• Work task
Output, word for word, the line that contains "Filament 3D Xyz" and all lines after it in the records below, omitting pictures.
---
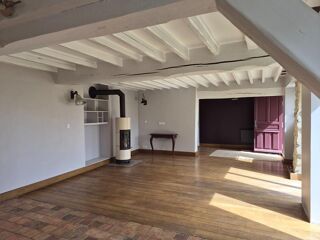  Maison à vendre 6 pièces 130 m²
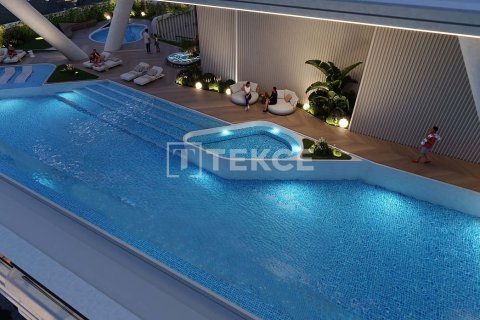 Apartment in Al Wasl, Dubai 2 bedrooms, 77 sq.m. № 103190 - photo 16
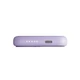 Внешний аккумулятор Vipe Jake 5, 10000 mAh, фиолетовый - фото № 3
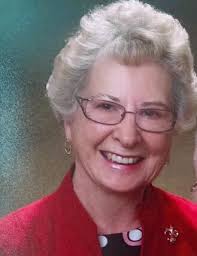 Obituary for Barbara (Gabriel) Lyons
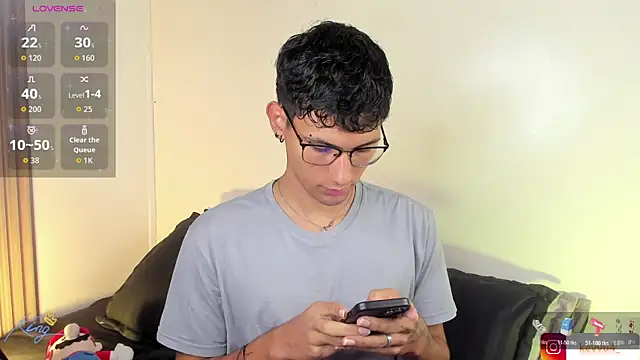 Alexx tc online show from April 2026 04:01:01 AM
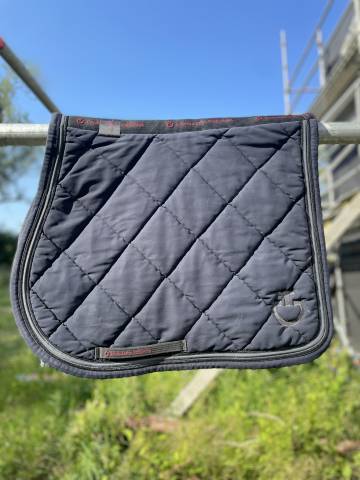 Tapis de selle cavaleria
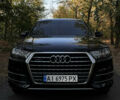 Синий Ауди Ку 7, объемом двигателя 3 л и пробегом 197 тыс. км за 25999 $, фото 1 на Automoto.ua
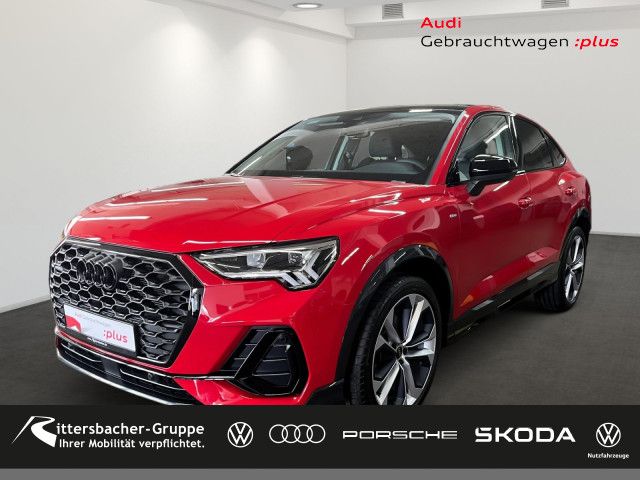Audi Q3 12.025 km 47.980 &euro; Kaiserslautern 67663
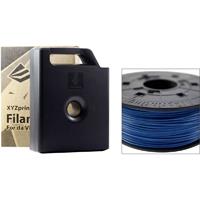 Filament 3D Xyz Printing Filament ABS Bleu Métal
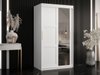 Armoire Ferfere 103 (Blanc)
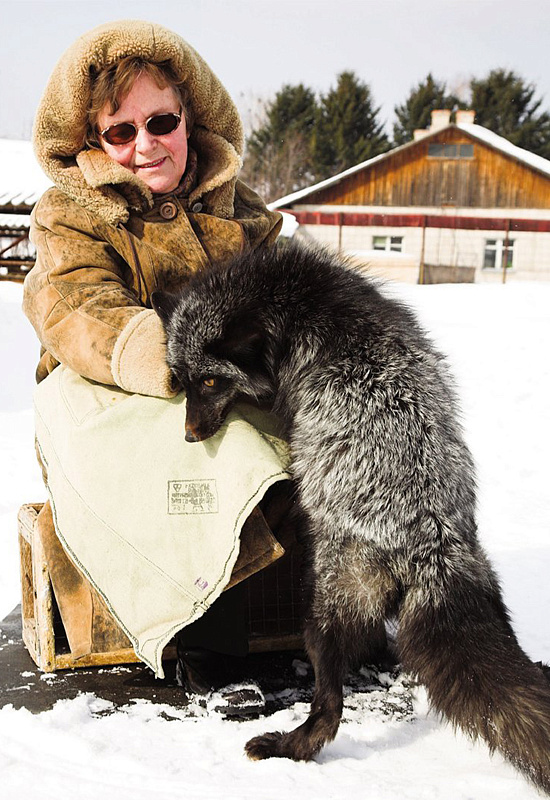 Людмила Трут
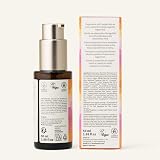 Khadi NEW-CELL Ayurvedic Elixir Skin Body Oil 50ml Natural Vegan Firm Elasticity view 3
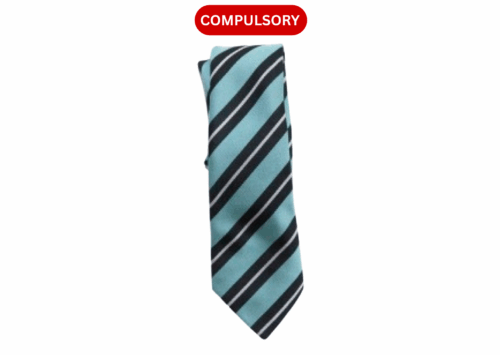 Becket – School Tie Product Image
---
• Answer section
 Filament 3D Xyz Printing Filament ABS Bleu Métal
 Armoire Ferfere 103 (Blanc)
 Людмила Трут
 Khadi NEW-CELL Ayurvedic Elixir Skin Body Oil 50ml Natural Vegan Firm Elasticity view 3
 Becket – School Tie Product Image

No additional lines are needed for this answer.